> **EXERCISE DETAILS**:
Answer these questions about the forum thread on smoking stuffed peppers:
(a) Which two kinds of peppers does the first post say it uses?
(b) According to czarcastic, how are the sweet mini bell peppers packaged at Costco?
(c) What goes into realtorterry's usual stuffing mixture?

> **DOCUMENT TEXT**:
You can use anything...I use cubanelles all the time, and poblanos as well. Stuff with cheese, and/or sausage, wrap in bacon, about 2 hours, ooo-la-la.


----------



## SmokinAl (Feb 22, 2011)

Yep the options are limitless, about 2-2 1/2 hours, and always wrap in thin bacon, it will get crispy.


----------



## pineywoods (Feb 22, 2011)

I have used lots of different kinds of peppers and they all seem to work well. As Al said they take a couple hours depending on smoker temps basically when the bacon is done to your tastes its ready


----------



## cycletrash (Feb 22, 2011)

once they are wrapped in bacon , anything taste good!


----------



## scarbelly (Feb 22, 2011)

Yup just stuff away and wrap in thin bacon and plan on about 2- 2 1/2 hours


----------



## ellymae (Feb 22, 2011)

Those are exactly what I use and they work great.


----------



## czarcastic (Feb 22, 2011)

If you can find them near you, try the sweet mini bell peppers.  They work great for ABT's!

I buy them at the grocery store in a 2# bag.  Costco sells them in a 1.5# plastic tray

It's a mix of red, yellow, and orange peppers that are about the size of a jalapeno, only they are sweet like bell peppers.


----------



## mole177 (Feb 22, 2011)

Czarcastic said:


> If you can find them near you, try the sweet mini bell peppers.  They work great for ABT's!
> 
> I buy them at the grocery store in a 2# bag.  Costco sells them in a 1.5# plastic tray
> 
> ...


----------



## realtorterry (Feb 22, 2011)

Yeah I use the mini bells for my wife too. Usually a cream cheese & monterey + rub mixture & wrap in bacon. Like Al & Jerry said when the bacons done they're done. Let us know what you did & don't forget the qview!!


----------



## rednecksmoker (Feb 22, 2011)

Czarcastic said:


> If you can find them near you, try the sweet mini bell peppers.  They work great for ABT's!

> **DATASET RECORDS**:

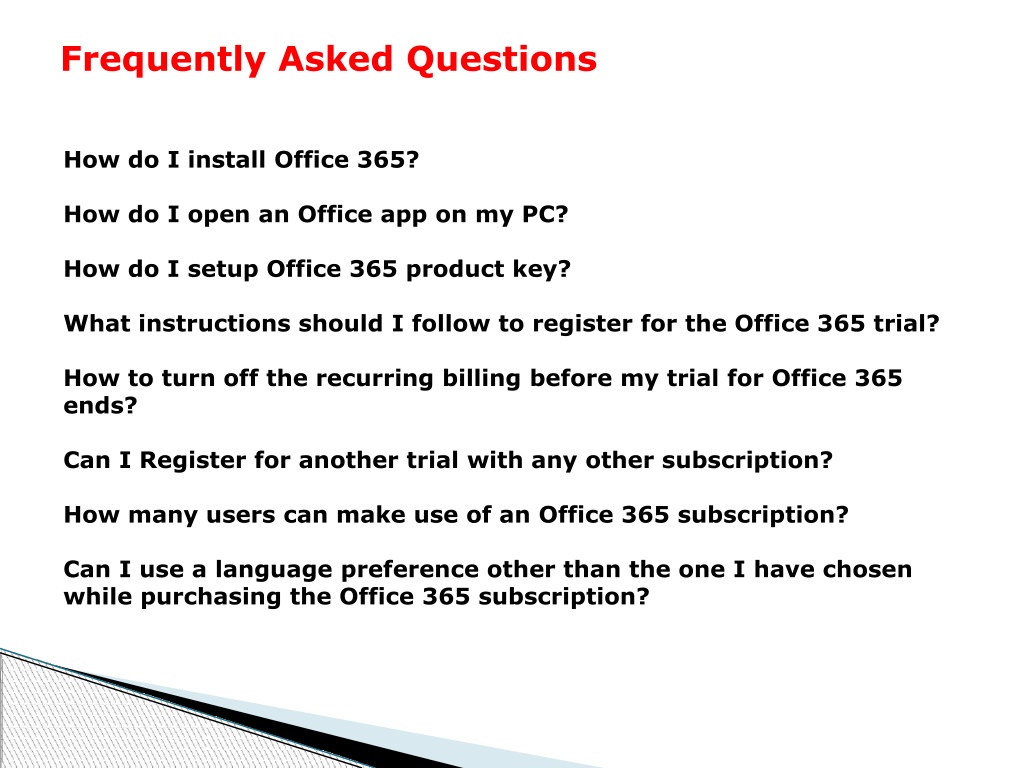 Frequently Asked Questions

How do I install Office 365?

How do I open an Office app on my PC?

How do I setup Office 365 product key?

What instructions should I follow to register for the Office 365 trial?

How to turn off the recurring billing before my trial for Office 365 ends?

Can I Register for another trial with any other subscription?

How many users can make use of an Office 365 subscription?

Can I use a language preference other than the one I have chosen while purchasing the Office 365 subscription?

---

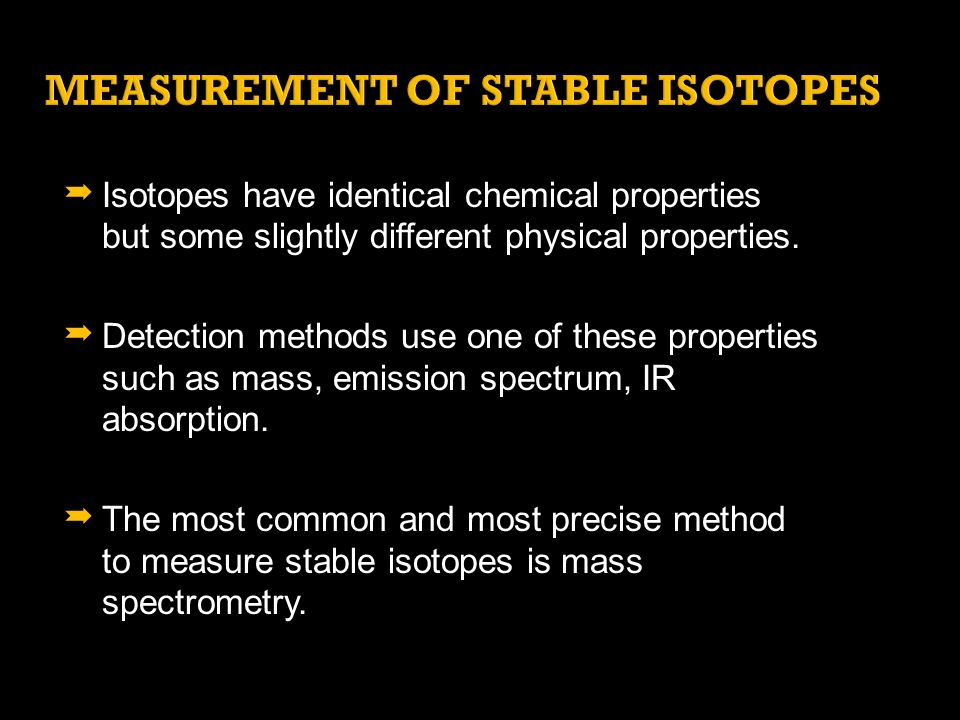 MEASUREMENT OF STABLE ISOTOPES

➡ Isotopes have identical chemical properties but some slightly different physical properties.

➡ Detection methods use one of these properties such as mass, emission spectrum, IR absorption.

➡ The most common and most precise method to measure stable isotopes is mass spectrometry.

> **SOLUTION TO THE EXERCISE**:
(a) Cubanelles and poblanos.
(b) In a 1.5# plastic tray.
(c) Cream cheese, monterey, and rub.